As presented in Section 3, both the stack and the heap are growable but limited, which makes ASLR-NG a realistic and practical ASLR. ASLR-NG uses those limits to create a pre-reserved memory for each growable object. This ensures compatibility with applications since by adjusting those limits. In fact by pre-reserving memory, ASLR-NG prevents accidental mappings and collisions. For example in current implementations it is possible to mmap() an object very close to the stack resulting in a collision when the stack grows but this is not possible with ASLR-NG since only the stack can allocate memory to its pre-reserved area and the mmap() will fail.

7.1. Allocating Object Strategy

Two methods are available to allocate an object in ASLR-NG: Isolated and in an specific-zone.

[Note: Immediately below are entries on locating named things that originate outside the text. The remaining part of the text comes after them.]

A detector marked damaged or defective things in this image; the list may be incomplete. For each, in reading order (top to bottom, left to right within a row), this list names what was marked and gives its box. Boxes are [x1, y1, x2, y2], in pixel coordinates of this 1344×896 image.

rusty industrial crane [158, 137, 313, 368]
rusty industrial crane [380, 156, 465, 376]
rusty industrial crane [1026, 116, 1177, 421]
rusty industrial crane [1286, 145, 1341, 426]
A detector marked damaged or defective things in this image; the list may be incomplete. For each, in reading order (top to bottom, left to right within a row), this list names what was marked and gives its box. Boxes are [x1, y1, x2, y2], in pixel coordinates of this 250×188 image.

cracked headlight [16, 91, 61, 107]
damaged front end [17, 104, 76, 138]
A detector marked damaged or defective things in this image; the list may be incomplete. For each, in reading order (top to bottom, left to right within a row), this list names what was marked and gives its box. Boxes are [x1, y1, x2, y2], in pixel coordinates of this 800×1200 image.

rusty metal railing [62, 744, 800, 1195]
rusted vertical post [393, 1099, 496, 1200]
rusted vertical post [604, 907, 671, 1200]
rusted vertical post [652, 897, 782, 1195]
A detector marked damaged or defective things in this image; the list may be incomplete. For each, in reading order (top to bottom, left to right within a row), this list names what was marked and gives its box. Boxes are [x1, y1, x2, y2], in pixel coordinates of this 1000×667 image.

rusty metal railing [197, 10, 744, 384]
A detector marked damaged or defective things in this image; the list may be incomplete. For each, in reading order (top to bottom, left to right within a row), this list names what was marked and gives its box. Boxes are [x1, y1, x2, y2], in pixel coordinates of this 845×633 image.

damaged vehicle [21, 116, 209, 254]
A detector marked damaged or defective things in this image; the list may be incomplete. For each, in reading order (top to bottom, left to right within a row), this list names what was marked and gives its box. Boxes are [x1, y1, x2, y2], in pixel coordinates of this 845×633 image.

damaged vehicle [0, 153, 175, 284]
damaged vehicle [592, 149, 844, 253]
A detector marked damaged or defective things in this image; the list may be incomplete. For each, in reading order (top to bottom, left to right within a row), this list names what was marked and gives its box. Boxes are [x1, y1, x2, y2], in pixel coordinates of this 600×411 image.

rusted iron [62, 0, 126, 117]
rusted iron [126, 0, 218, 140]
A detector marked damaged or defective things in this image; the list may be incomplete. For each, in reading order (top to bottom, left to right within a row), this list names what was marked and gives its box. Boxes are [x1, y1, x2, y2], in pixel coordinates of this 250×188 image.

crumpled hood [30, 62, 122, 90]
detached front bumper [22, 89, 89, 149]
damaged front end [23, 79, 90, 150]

• Isolated: the object is independently randomized using the full virtual memory space of the process. Unlike current implementations, ASLR-NG can use the full VM range to allocate an object, and as a result there no order to the objects and it prevents any kind of correlation attack.
• Specific-zone: objects of the same class are mapped together and isolated from others. A specific-zone is defined by a base address and a direction flag, both of which are initialized when the specific-zone is created (see function new_zone() in Listing 1). The base address is a random value taken from the full VM space, and new objects are placed by following the direction flag (toward higher or lower addresses) with respect to the base address.
  The main benefit of using specific-zones is that it reduces both fragmentation and page table footprint, which makes ASLR practical and realistic. Furthermore, specific-zones can be created according to MILS criteria, in that objects of the same criticality level may be grouped together. Criticality depends, among other factors, on the permissions and the kind of data stored on the object. Following this rule, ASLR-NG defines five specific-zones (depending on the configuration, see profile modes below):

  Huge pages: 

  placing all huge page objects in their own specific-zone removes the correlation weakness between huge pages and normal mmapped objects. This is a specially dangerous form of correlation weakness as described in Section 8.3.

  Thread stacks: 

  following the same criteria as the main stack, the thread stacks are isolated from the rest of objects on their own specific-zone.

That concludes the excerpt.